[SOURCE EXTRACT]
----
In both tracks, papers must consider some kind of timing requirements. The timing requirements of interest are broadly defined and include not only classical hard real-time constraints, but also soft real-time, probabilistic, quality-of-service (QoS), throughput or latency requirements. The application area can be any type of time-sensitive systems, ranging from resource-constrained embedded systems to cyber-physical systems (CPS), cloud/edge/fog computing systems, cloud data centers, Internet of Things (IoT), mobile computing, robotics,  smart grid, and smart cities, as well as middleware and frameworks, machine learning in or for time-sensitive systems and signal processing algorithms that execute in real time. RTAS welcomes both papers backed by formal proofs, as well as papers that focus exclusively on empirical validation of timing requirements, e.g., using traces or performance models inferred from operational data. Research results from fundamental research, (case-driven) applied research, and (pragmatic) industry practice are all in scope.

RTAS’24 follows a double-anonymous peer reviewing process: author identities and affiliations will not be revealed to reviewers. Authors will have the opportunity to provide a response to reviews before acceptance decisions are made, solely to provide clarifications and correct misconceptions. The response will not allow authors to introduce new material beyond the original submission, or promise such material for the camera-ready version. There will be an optional evaluation process for accepted papers that assesses the reproducibility of the work.
----
[ENTRIES SUPPLIED]
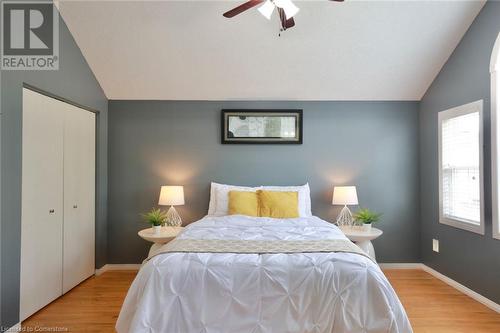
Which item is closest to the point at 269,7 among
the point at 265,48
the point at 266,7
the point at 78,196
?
the point at 266,7

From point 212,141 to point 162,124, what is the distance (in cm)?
75

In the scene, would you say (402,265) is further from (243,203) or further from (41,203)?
(41,203)

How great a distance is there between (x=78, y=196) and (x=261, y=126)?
2.47 m

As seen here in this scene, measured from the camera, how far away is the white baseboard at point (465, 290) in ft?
9.01

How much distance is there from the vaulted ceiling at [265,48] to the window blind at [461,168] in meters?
0.85

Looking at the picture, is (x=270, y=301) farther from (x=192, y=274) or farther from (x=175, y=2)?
(x=175, y=2)

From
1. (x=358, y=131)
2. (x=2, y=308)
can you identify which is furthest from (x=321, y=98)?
(x=2, y=308)

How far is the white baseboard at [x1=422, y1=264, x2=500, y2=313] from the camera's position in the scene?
275 cm

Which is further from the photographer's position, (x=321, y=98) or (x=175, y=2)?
(x=321, y=98)

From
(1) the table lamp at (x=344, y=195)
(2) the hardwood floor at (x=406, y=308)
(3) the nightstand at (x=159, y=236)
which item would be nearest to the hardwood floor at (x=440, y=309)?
(2) the hardwood floor at (x=406, y=308)

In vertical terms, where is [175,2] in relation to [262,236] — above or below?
above

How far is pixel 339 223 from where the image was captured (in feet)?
12.7

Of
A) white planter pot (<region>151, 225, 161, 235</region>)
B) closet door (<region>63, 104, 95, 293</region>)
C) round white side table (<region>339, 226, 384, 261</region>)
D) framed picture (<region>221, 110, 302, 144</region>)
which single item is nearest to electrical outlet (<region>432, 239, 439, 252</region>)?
round white side table (<region>339, 226, 384, 261</region>)

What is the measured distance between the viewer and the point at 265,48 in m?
3.37
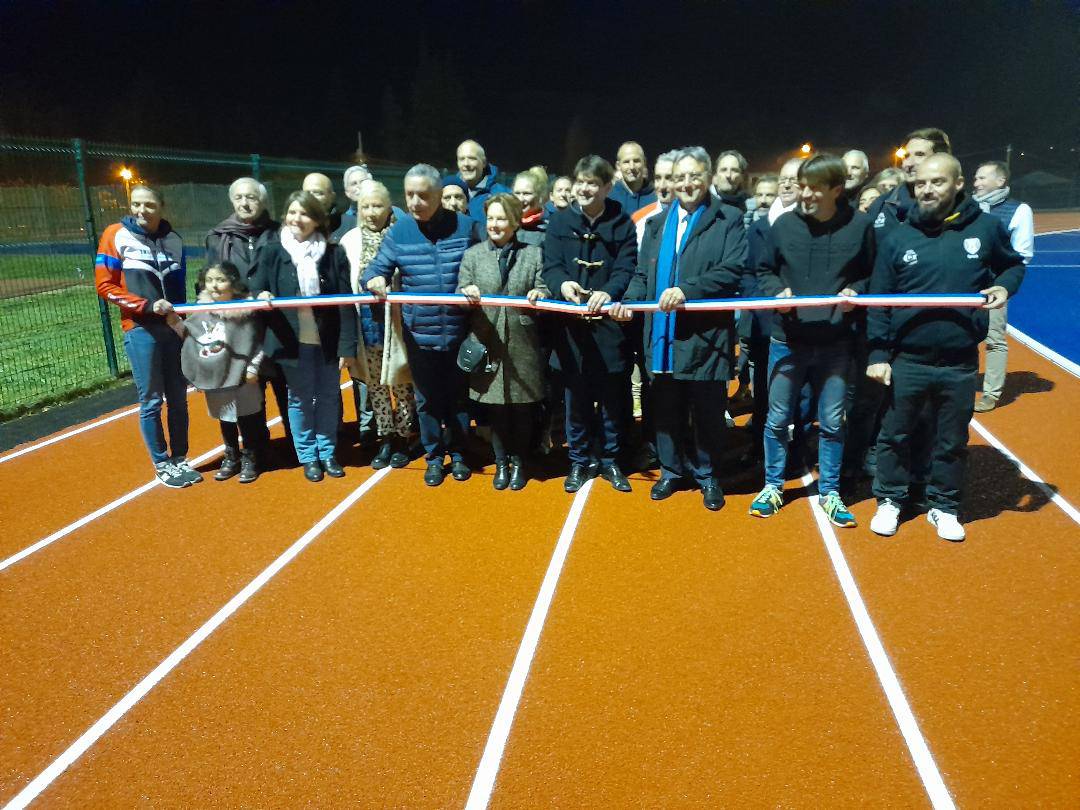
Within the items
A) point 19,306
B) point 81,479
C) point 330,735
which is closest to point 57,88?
point 19,306

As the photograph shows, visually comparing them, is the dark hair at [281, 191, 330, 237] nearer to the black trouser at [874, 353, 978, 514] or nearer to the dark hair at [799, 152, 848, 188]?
the dark hair at [799, 152, 848, 188]

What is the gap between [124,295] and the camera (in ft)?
17.1

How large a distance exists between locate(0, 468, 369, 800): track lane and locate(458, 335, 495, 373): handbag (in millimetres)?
Answer: 1395

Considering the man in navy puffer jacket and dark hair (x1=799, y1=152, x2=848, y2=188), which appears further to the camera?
the man in navy puffer jacket

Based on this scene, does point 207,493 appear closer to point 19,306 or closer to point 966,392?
point 966,392

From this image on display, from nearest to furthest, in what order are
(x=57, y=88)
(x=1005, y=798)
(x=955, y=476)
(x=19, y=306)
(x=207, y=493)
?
(x=1005, y=798) → (x=955, y=476) → (x=207, y=493) → (x=19, y=306) → (x=57, y=88)

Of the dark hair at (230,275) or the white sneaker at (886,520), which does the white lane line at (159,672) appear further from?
the white sneaker at (886,520)

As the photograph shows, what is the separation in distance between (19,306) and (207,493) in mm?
11681

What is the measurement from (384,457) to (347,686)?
283 cm

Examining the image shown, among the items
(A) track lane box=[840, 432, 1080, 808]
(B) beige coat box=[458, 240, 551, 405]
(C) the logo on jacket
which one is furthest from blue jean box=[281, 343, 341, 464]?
(A) track lane box=[840, 432, 1080, 808]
----
[WHAT THIS TASK INVOLVES]
According to the text on RTAS’24 submissions, what kind of peer reviewing process does the conference follow?

[RESULT OF THE EXERCISE]
A double-anonymous process, in which author identities and affiliations are not revealed to reviewers.